Sterling moved higher at the end of the week as fresh economic data pointed to a stronger than expected rebound in the UK economy, lifting confidence among investors. The pound edged up against both the dollar and the euro and was on course to record its fifth consecutive weekly gain versus the single currency. Market participants reacted positively after figures showed UK economic output expanded at its fastest pace since early summer, easing concerns about a slowdown at the end of the year. Analysts said the data suggested underlying resilience in key sectors, helping to stabilise sentiment around the currency after recent volatility. Sterling’s performance follows two weeks of declines earlier in the month and reflects renewed optimism that growth momentum has not been derailed by fiscal uncertainty or tighter financial conditions. Traders said the move highlights how closely the pound remains tied to domestic economic indicators.

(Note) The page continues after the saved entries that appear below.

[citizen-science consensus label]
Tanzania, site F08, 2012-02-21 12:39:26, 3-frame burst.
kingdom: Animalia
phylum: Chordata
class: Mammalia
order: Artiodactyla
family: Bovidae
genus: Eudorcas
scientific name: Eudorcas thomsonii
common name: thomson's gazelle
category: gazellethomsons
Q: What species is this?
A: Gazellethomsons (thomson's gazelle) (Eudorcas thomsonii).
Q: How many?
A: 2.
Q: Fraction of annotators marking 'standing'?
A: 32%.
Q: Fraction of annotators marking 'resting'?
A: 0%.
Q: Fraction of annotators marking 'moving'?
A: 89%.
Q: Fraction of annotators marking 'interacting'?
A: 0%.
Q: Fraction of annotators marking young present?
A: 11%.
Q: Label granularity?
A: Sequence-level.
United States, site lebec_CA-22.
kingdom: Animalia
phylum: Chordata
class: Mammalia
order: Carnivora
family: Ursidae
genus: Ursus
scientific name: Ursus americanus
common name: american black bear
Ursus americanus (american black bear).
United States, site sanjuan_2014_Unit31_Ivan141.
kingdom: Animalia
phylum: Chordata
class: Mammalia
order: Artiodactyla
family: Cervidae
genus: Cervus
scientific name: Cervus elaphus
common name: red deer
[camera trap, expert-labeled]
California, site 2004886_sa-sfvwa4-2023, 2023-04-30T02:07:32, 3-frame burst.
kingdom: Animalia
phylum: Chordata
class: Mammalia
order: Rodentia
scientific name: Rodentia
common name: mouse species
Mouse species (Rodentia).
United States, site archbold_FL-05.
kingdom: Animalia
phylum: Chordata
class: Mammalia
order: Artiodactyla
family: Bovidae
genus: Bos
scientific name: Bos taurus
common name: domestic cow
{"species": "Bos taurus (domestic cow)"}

The stronger performance was driven in part by a recovery in manufacturing activity, with full production resuming at Jaguar Land Rover after a cyber incident disrupted output earlier in the year. Economists noted that the rebound helped lift overall growth figures for November, exceeding market expectations. The data also appeared to show limited fallout from concerns surrounding the autumn budget presented by finance minister Rachel Reeves, which some had feared would weigh on business confidence. Instead, output held up better than anticipated, suggesting companies and consumers remained active despite political debate and cost pressures. Analysts said the figures may prompt investors to reassess earlier assumptions about the pace of economic cooling, particularly as services and industrial activity showed signs of stabilisation toward the end of the year.
Attention has also focused on the outlook for interest rates, with markets continuing to price in potential cuts by the Bank of England later this year. While investors broadly expect two quarter point reductions in 2026, expectations for an imminent move remain limited, reflecting the latest economic data. Analysts said stronger growth could reduce the urgency for policymakers to ease borrowing costs in the near term. Matthew Ryan of Ebury said sterling had received a modest boost from the GDP figures and could extend gains if upbeat data dampens expectations for faster rate cuts. However, he cautioned that the currency remains sensitive to upcoming inflation readings and shifts in global market sentiment.
Despite the positive momentum, analysts warned that sterling’s outlook will depend on whether the recent improvement can be sustained into the new year. Investors are now looking ahead to the next release of UK inflation data later this month, which could influence rate expectations and currency positioning. Some market participants said the supportive effect of easing political and fiscal risks has begun to fade, placing greater emphasis on hard economic data. While the pound’s recent gains reflect growing confidence in the UK recovery narrative, traders remain cautious amid global uncertainty and shifting monetary policy expectations. For now, the stronger November figures have given sterling a firmer footing, offering a measure of relief after a period of choppy trading conditions.